The most common cause is an LLM request timeout. The default is 60 seconds, which is too short for complex tool chains. Set LLM_REQUEST_TIMEOUT=120 in your .env. If timeouts are not the cause, check whether a tool the agent called is hanging on an external HTTP request. Our not-responding troubleshooting guide covers all ten common causes.
How do I read conversation logs to understand agent decisions?
Open the session log at ~/.openclaw/workspace/[job-name]/logs/[date].log. Each entry shows the user message, model response, tool calls, and tool results in sequence. Look for unexpected tool selections, tool errors, or missing responses to trace where the agent’s behavior diverged from what you expected.
What is the /debug command and how do I enable it?

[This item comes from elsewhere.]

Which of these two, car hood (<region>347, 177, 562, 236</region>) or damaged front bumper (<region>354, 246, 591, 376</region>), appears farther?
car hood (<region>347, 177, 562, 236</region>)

The /debug command lets you set runtime configuration overrides inside the chat without restarting the gateway. Enable it by setting commands.debug to true in your openclaw.json. Changes made via /debug are session-scoped and do not persist to disk.
Can I view OpenClaw logs from a remote gateway?
Yes. Configure remote mode with the correct gateway.remote.url and gateway.remote.token in your local CLI config. Then openclaw gateway logs fetches logs from the remote server via RPC, so you do not need SSH access for basic log review.
Key Takeaways
- Start with
openclaw statusandopenclaw doctor --deep --yesbefore reading logs. Most problems resolve at these two steps. - Set
OPENCLAW_LOG_LEVEL=debugwhen default logs are not enough, and useOPENCLAW_RAW_STREAM=1for provider-level debugging. - Read conversation logs to understand why the agent made specific decisions, not just that an error occurred.
- Use the jq recipes in this guide to filter, count, and trace errors efficiently in JSON logs.
- The /debug command lets you test config changes live without restarting the gateway.